Politicians have long been derided for not giving a straight answer when asked a question. When I did media training to prepare for appearances on television or the radio, I was taught how to duck and dive those questions you didn’t want to answer. “Never accept the premise of the question” and then pivot to what you want to talk about. Practicing it on friends caused them to first stop asking me questions and then stop talking to me altogether. There is no doubt that Janet Yellen is also well versed in these dark arts of the communications world. It makes press conferences with her an incredibly dull affair though; last week’s was as painful as root canal surgery.
If you are able to accurately estimate how long a “considerable time” is, then congratulations – you are a member of Federal Open Markets Committee. Yellen would not be drawn at what the phrase meant. So much so in fact, that the market disregarded the statement as useless. We were correct in our assessment that the words would remain within the statement. We entered the press conference noting that “considerable time” were the most important words in the market’s assessment of the Federal Reserve’s monetary policy outlook.
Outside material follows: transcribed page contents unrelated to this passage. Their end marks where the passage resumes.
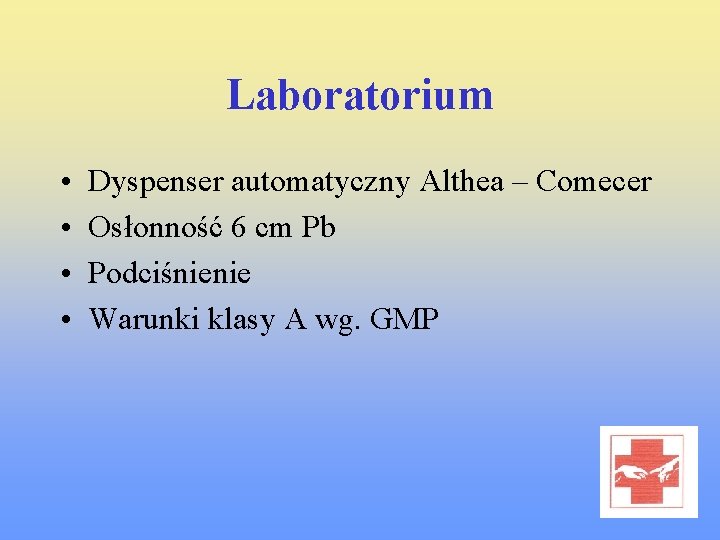 Laboratorium

• Dyspenser automatyczny Althea – Comecer
• Osłonność 6 cm Pb
• Podciśnienie
• Warunki klasy A wg. GMP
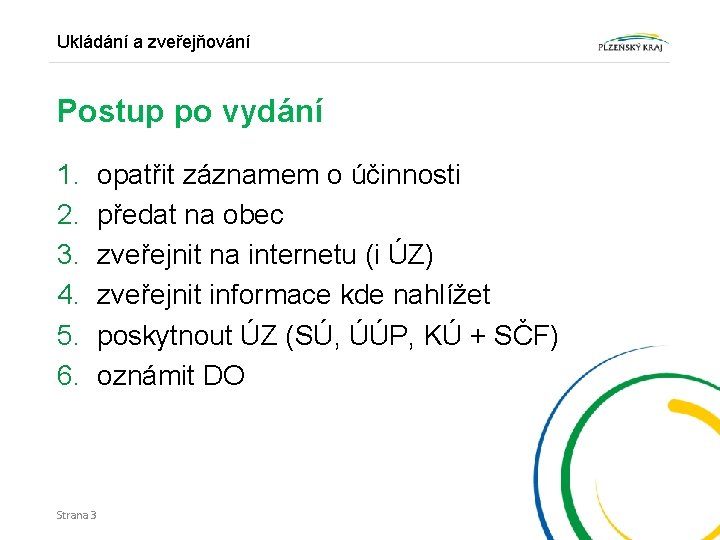 Ukládání a zveřejňování

PLZEŇSKÝ KRAJ

Postup po vydání

1. opatřit záznamem o účinnosti
2. předat na obec
3. zveřejnit na internetu (i ÚZ)
4. zveřejnit informace kde nahlížet
5. poskytnout ÚZ (SÚ, ÚÚP, KÚ + SČF)
6. oznámit DO

Strana 3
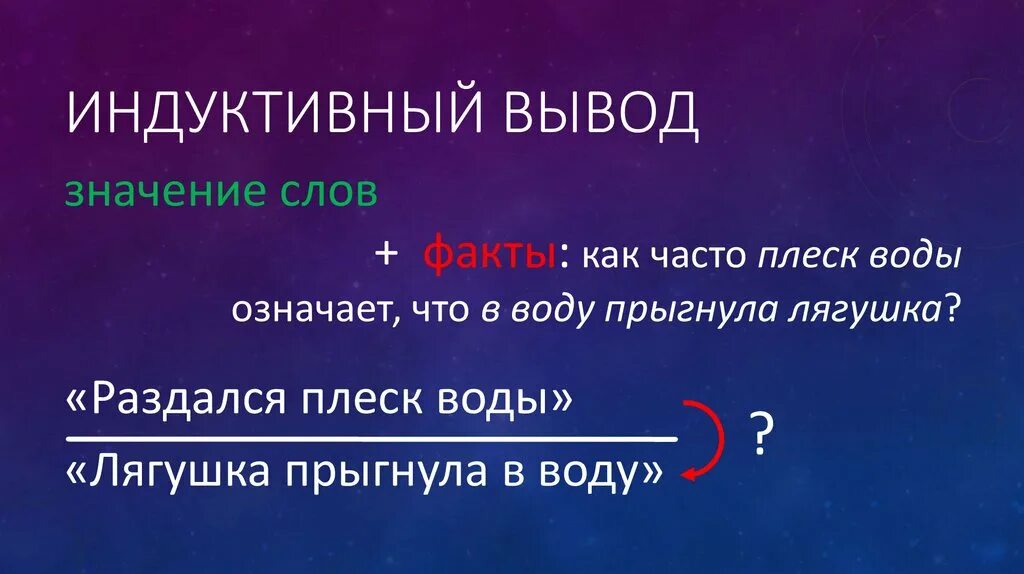 ИНДУКТИВНЫЙ ВЫВОД

значение слов

+ факты: как часто плеск воды означает, что в воду прыгнула лягушка?

«Раздался плеск воды»

«Лягушка прыгнула в воду»

?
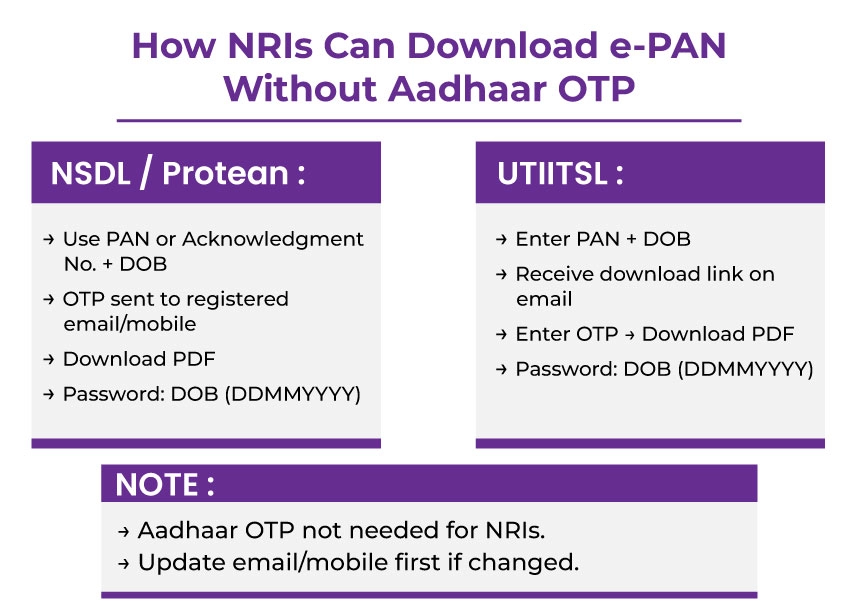 How NRIs Can Download e-PAN Without Aadhaar OTP

NSDL / Protean :

→ Use PAN or Acknowledgment No. + DOB
→ OTP sent to registered email/mobile
→ Download PDF
→ Password: DOB (DDMMYYYY)

UTIITSL :

→ Enter PAN + DOB
→ Receive download link on email
→ Enter OTP → Download PDF
→ Password: DOB (DDMMYYYY)

NOTE :

→ Aadhaar OTP not needed for NRIs.
→ Update email/mobile first if changed.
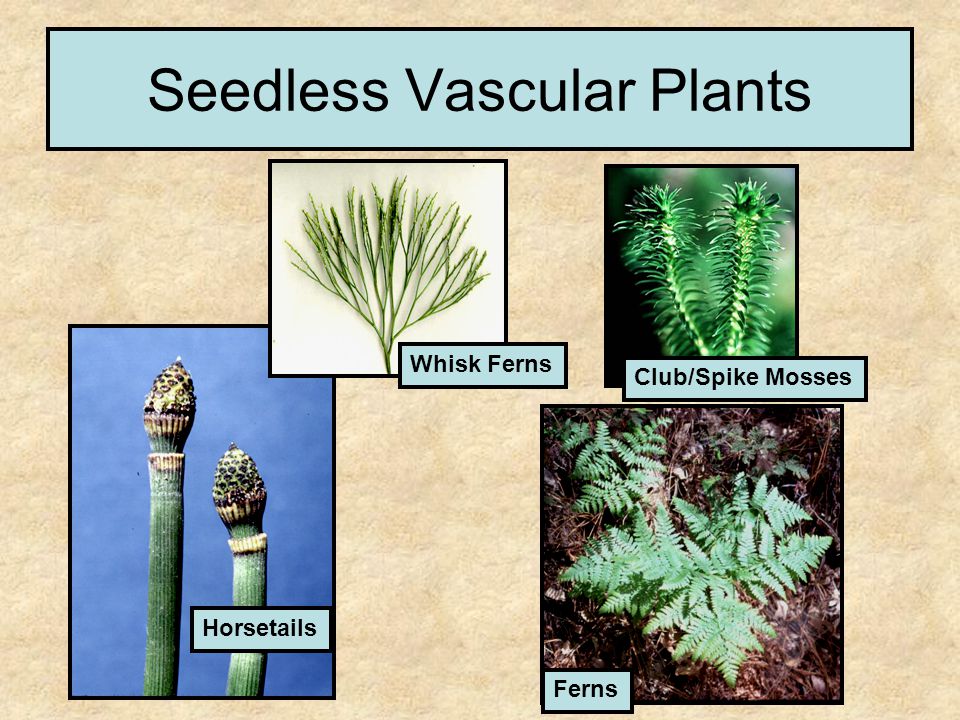 Seedless Vascular Plants

Whisk Ferns

Club/Spike Mosses

Horsetails

Ferns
There are a different two words now; “data dependent”.
The unemployment landscape in the United States remains supportive of the hawks on the FOMC. The jobless rate – despite a poor payrolls number at the beginning of the month – continues to drift lower. We can happily and easily expect a move below the 6.0% threshold within the next quarter but inflation is a different matter. The Federal Reserve’s latest economic projections have shown that inflationary pressures in the US will remain below the central bank’s 2% target.
Despite this, the dot charts – an anonymous survey of FOMC members’ rate expectations by the end of 2016 have crept higher. By the end of 2015 rates are expected to be around 1.375% in the US, up from 1.25% at the June meeting. The average for 2016 shifted to 2.68% from 2.53% in June. Calculating and allocating that back, that would suggest a 25bps increase as early as April in the US.
There is a definite risk that the Federal Reserve could meet this very early target were the improvement in the US jobs market to pick up definitively in Q4. I would be surprised if the Federal Reserve beat the Bank of England to the punch though.
This week’s data calendar is dominated by speeches from FOMC members after a few weeks of almost silence from the Governors of the regional Federal Reserves. Members Dudley, Bullard, Mester, Evans, Lockhart and Powell are due to speak publically this week as well as Members Kocherlakota and George twice respectively. As we highlighted months ago, we can have months and months of strong US data but if the Federal Reserve isn’t talking about it then those months are worthless.
We would expect the broad USD strength of recent weeks to continue in the upcoming sessions with presses evident in USDJPY, USDCAD and the commodity complex.